We in the West all live lives of comparative luxury and ease thanks to the industrial revolution. There’s no question that we’re better off for it. But we’re 100+ years from the onset of that cataclysmic, world-changing process. If you asked the people that lived through that transition, would they say their life of suffering was worth the easy-living of some yet-to-exist 30-something white collar schmuck? Those generations lived through a complete upending of the life and economic system they knew, brutal decades of worker exploitation, and two world wars of unimaginable suffering and cruelty. I bet they wouldn’t make that trade. Offer me the same; I almost certainly wouldn’t.

~

We’re about to enter a new revolution: this time, it will target the white-collared. It promises to be just as destabilizing, just as norm-destroying. Economies will experience massive convulsions as governments and companies adjust to the abilities and realities of AI-powered everything. Entire job categories might cease to exist. The supply of labour will far outnumber the need for it. Wealth inequality will get much worse.

How much human suffering will all of that upheaval cause? Will it be as bad as the coal dust-smothered row houses and rampant poverty of the industrial revolution? Will humans again have to traverse generations of suffering and world-spanning conflict to come out of the other side better off?
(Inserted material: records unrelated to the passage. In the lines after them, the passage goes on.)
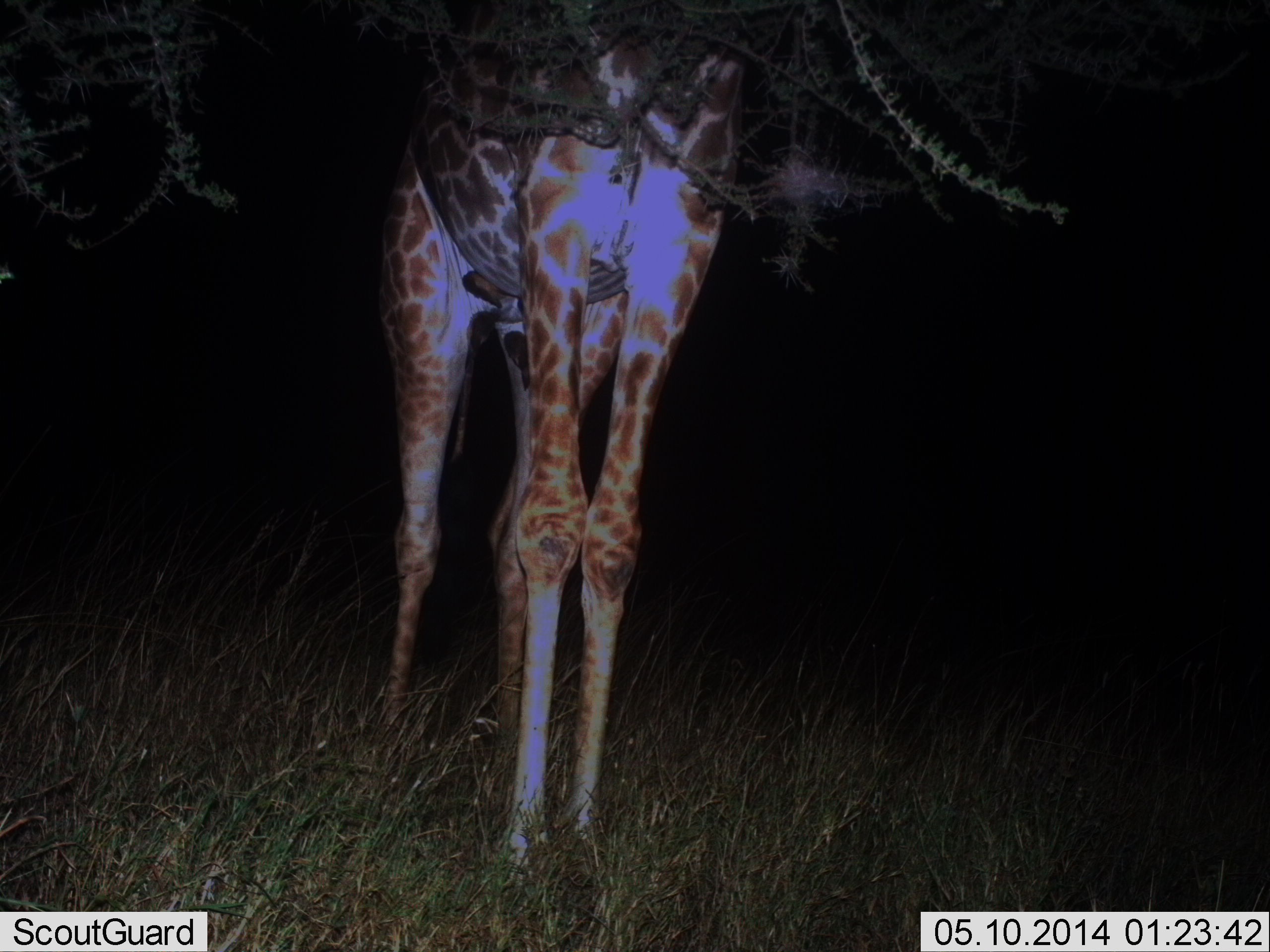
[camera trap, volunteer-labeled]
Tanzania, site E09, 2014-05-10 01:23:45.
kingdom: Animalia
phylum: Chordata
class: Mammalia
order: Artiodactyla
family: Giraffidae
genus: Giraffa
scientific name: Giraffa camelopardalis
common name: giraffe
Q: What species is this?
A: Giraffe (Giraffa camelopardalis).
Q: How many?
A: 1.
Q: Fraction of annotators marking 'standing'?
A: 70%.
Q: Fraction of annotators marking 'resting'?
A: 0%.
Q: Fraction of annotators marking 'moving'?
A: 0%.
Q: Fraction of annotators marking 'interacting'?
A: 0%.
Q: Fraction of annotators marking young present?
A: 0%.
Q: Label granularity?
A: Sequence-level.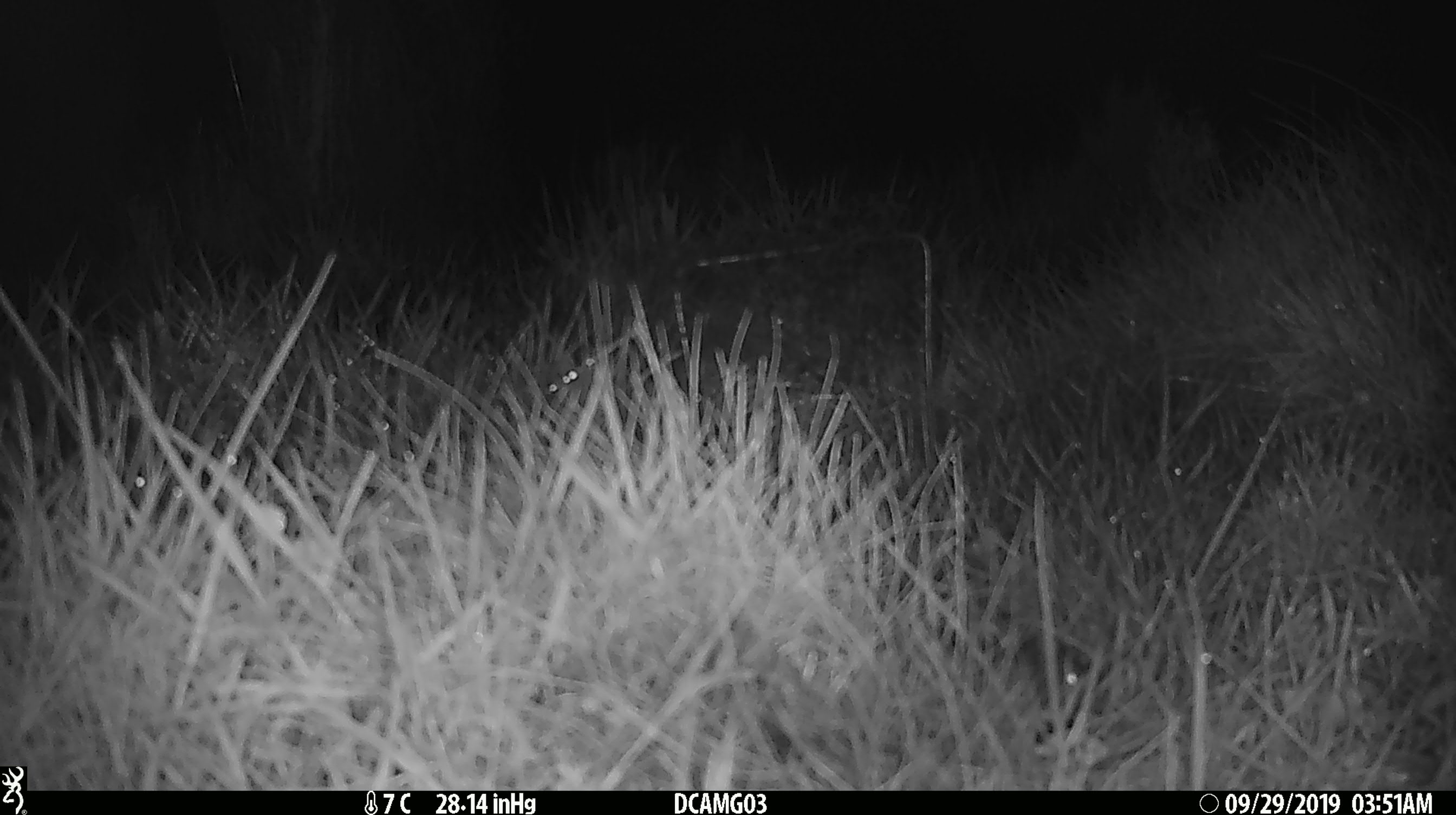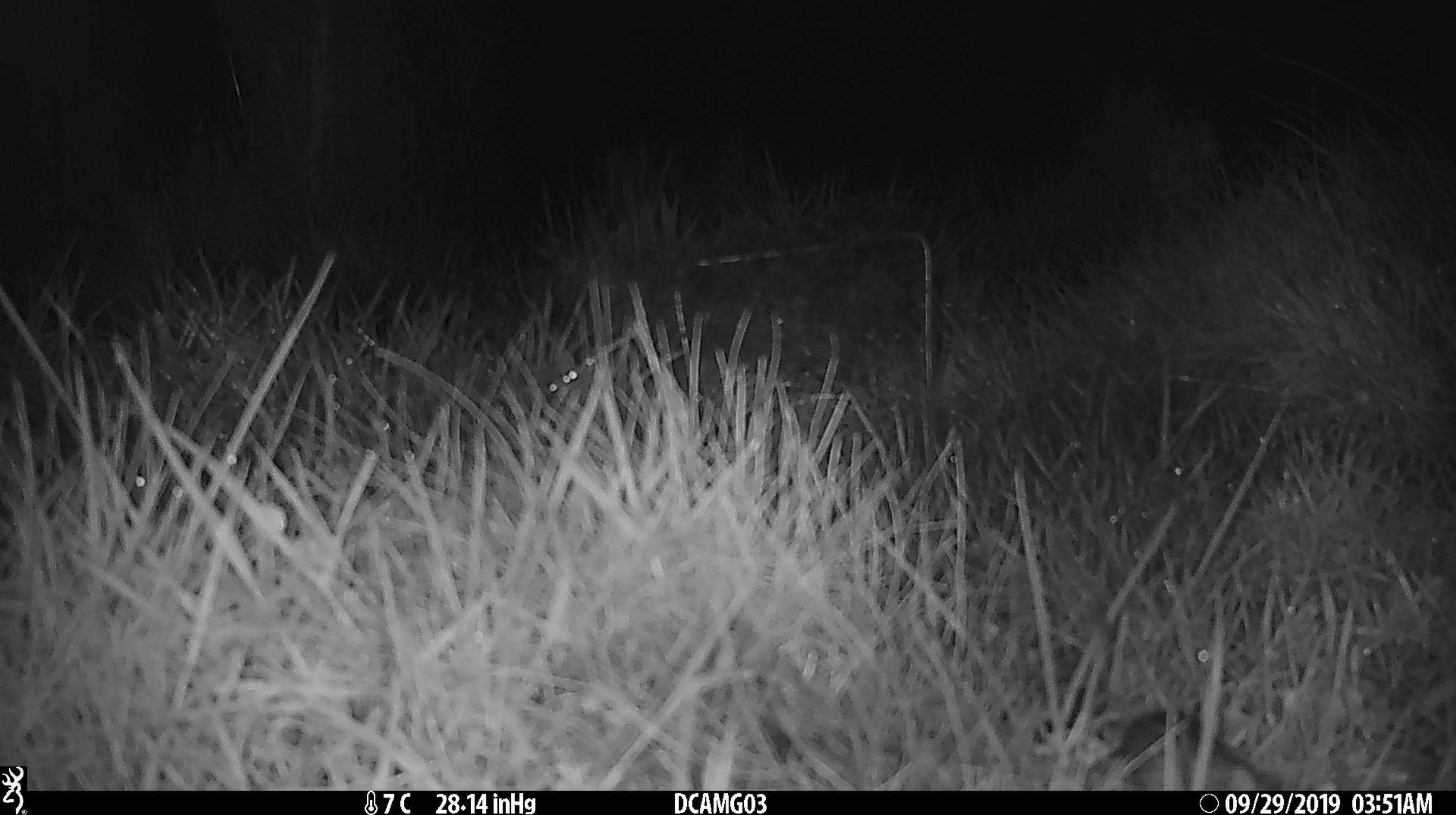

The most frightening times to be alive are times of great transition. Our world is about to enter the largest economic and geopolitical shift since the industrial revolution. No one knows how it will turn out. There are theories of how best to prepare, but they’re all based on assumptions, the results of which become fuzzier the further they’re projected forward. The truth is, even those working on the bleeding edge of AI can make only the vaguest predictions about what the world will look like in just five years’ time. Most of us—all we can do is hope the small handful of scientists, programmers and politicians responsible for the direction, behavior and policies governing this emerging technology are capable stewards, doing their best to ensure its benefits are equally shared and risks thoughtfully avoided. I’m cautiously optimistic.